START DOCUMENT EXTRACT

Despite the fact that nomad blood coursed through her veins, Breezy had never really traveled much; at least not when compared to all the different places in the world still left to go. She had been to Washington D.C. on a field trip with her school and she had been to Hawaii with her family, large box vacations, mostly. So when her husband sludged through the door one day after work, shed the layers of the day at the door, sat down and said, “They are sending us to Nebraska for two weeks,” Breezy was ecstatic. “We’re coming too.” Her husband’s grin peeked at the corner of his mouth. “Ok.” It was settled.
The day of the flight was sunny and clear. They all woke at the break of dawn and headed to the airport. Rai’s easy and welcoming smile won her lots of admirers and, admittedly, made the hectic and stressful gambit of security protocols easier for Breezy to manage. She cleared the hand swipe (wasn’t even sure what they were checking for) and waited at the end of the long line for her husband. He had disappeared. Turns out he was arguing with one of the security officers about a small hunting knife he had forgotten to unpack.
Breezy’s husband was the type of man that was prepared for anything. He kept a prepacked hiking backpack in the closet by the front door, and another prepacked backpack in his truck. It was one of the many unique and interesting things that Breezy loved about her husband.
It had made packing easier, but he had forgotten to check the front pockets. The knife was very sentimental to him. It had been his great grandfather’s and was gorgeous with a bone handle. The officer said his only option was to go back to the front of the airport and mail it to himself (somehow) He didn’t have the time and he didn’t have to means, so he had to give it up. He grumpily stalked past Breezy and headed for the gate, with Breezy hurrying after him.
The flight was fairly uneventful, besides the awkward struggles of breastfeeding a squirming infant in a small chair, with people giving short unapproving glances. Breezy figured they were unaware of the pain change in altitude had on babies – breastfeeding equalizes pressure in the babies ears – and continued unconcerned.

END DOCUMENT EXTRACT

→ **ACTIVITIES**:
1. In the story about Breezy's trip, where was her husband being sent for work, and for how long?
2. Reproduce, word for word, the part of the story about Breezy's trip that begins at the words "It had made" and stops after "hurrying after him.".

START SUPPLIED INFORMATION

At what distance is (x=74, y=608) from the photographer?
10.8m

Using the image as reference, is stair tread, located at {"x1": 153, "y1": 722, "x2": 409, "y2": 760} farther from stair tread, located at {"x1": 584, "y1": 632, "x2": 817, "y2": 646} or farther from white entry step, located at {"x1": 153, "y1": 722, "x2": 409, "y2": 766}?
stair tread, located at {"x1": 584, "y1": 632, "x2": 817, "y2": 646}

END SUPPLIED INFORMATION

→ **RESPONSES BY TASK**:
1. He was being sent to Nebraska for two weeks.

2.
It had made packing easier, but he had forgotten to check the front pockets. The knife was very sentimental to him. It had been his great grandfather’s and was gorgeous with a bone handle. The officer said his only option was to go back to the front of the airport and mail it to himself (somehow) He didn’t have the time and he didn’t have to means, so he had to give it up. He grumpily stalked past Breezy and headed for the gate, with Breezy hurrying after him.